Hi all,
I would be very interested in an example of DMA transfer from PL to PS
in CASPER. I am working on Knowledge Resources module that has 8 GB both
in PL and PS, 8 GB readable buffer in PL would be very useful.
Cheers,
Kaj
On 5.10.2023 18.05, Matthew Schiller wrote:
Yeah depends on what you want to do with the data. If the ARM is
further processing the data, than DMA usually makes sense, because the
ARM can access it’s memory more quickly and use the L1/L2 Cache for data
in the PS memory, plus avoiding the ARM spending process clock cycles
reading data from the PL and copying it into the PS memory (which is
likely what will happen in some processing, say if you were executing an
FFT in software or trying to generate an ethernet packet in software to
send the data to a user display)
One copy isn’t too bad, but it can get ridiculous if you make more than
one copy. But there’s also how the copy is done… What you almost never
want to happen is a memcopy done via software for loop or similar,
because if you aren’t extremely careful coding that up in software it
won’t even use the ARM DMA blocks buried in the processor to do it. So
if your software application end up reading from the PL memory and
writing to another block of memory (eg a software defined array
variable) (in the PS) that’s probably a sign that DMA is the right thing
to do, so the ARM isn’t spending processor cycles just copying data.
But whenever you do something with DMA… Your complexity just shot
through the roof, even if it can technically net performance gains.
But there are certainly cases were there is no appreciable performance
gain, and the complexity is not warranted. Eg if you aren’t heavily
using the ARM processor for processing and just desperately want to read
some I/Q data into a file on disk. You might not care about the fact
that the processor is spinning reading data in that case.

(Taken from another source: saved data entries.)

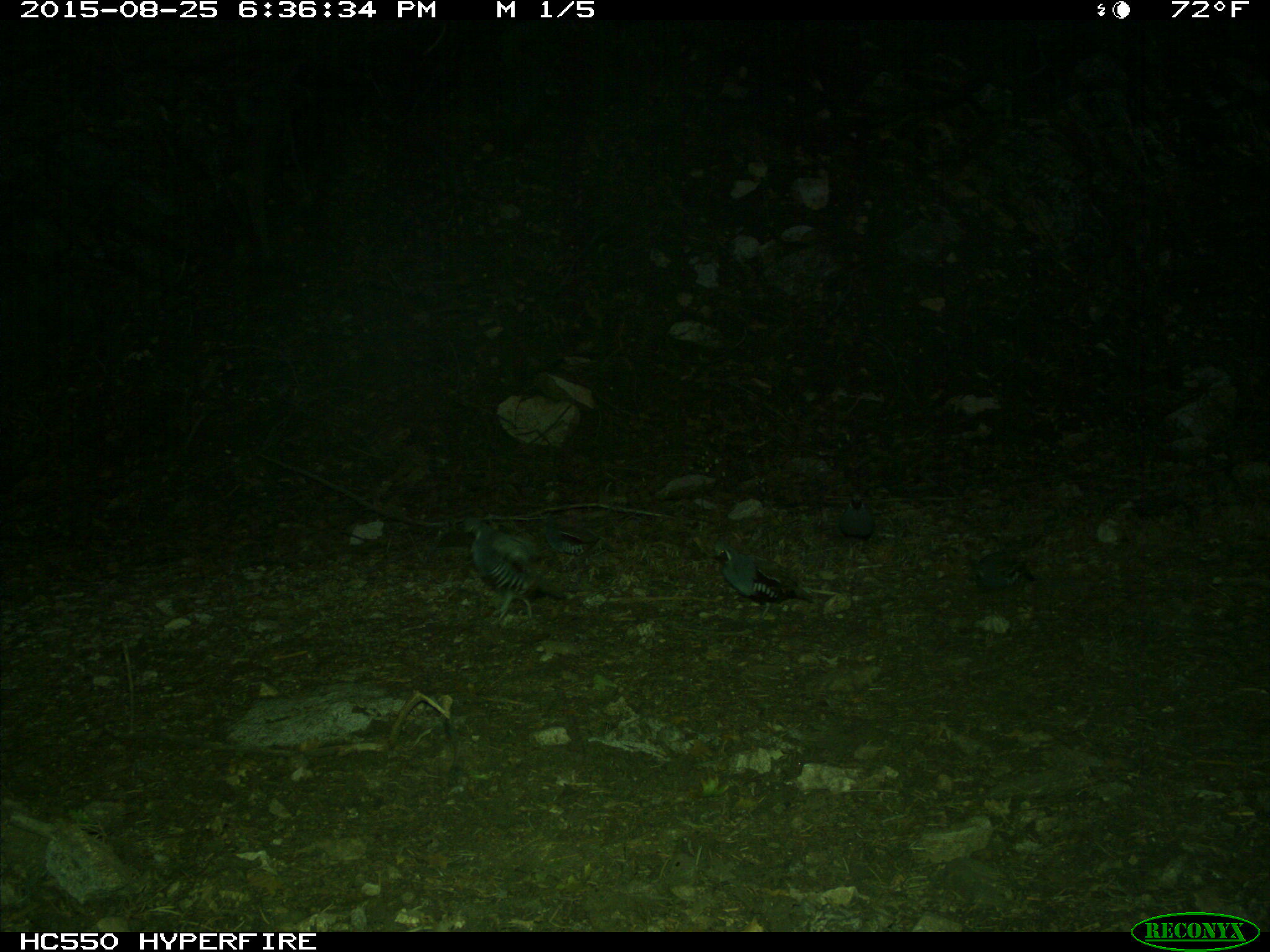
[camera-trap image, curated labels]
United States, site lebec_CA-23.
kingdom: Animalia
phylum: Chordata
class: Aves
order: Galliformes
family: Odontophoridae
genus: Callipepla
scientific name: Callipepla californica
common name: california quail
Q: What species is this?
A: Callipepla californica (california quail).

Especially
since using DMA effectively in Linux for “direct storage” to a nvme
drive or SD card is well that’s really only something the industry is
just starting to do on X86 machines (eg Direct Storage with GPUs), so
you probably are going to be forced to let software handle that anyway
on ARM rather than writing a very complicated driver-level code to do it….
Gah complicated software stuff galore in that discussion… Because
properly handling data movement in embedded (software) systems for
highest performance is well complicated…. And I probably shouldn’t talk
much about it… I’m an FPGA engineer not a Kernel-level Embedded software
engineer..
AB72FAB9
Matthew Schiller
ngVLA Digital Backend Lead
NRAO
mschi...@nrao.edu <mailto:mschi...@nrao.edu>
315-316-2032
Matthew Schiller
*From:* 'Ross Martin' via casper@lists.berkeley.edu
<casper@lists.berkeley.edu>
*Sent:* Thursday, October 5, 2023 10:46 AM
*To:* casper <casper@lists.berkeley.edu>
*Subject:* Re: [casper] PL data to PS DDR4 (AXI) {External}
DMA isn't always the best answer.
It's sometimes best to just leave the data in the PL and have the
processor access it directly.
If the processor reads the data directly, it's just accessed once, and
only the data you need is accessed.
If you transfer via DMA, it's read once by the DMA from the PL, written
to PS memory once by the DMA, and then read again by the processor to do
it's processing. Also, the DMA must potentially transfer more data than
the current processing actually needs, since it may need to account for
contingencies.
So although DMA access *might* be faster access, it's definitely
accessing the data more times. It won't always be worth it.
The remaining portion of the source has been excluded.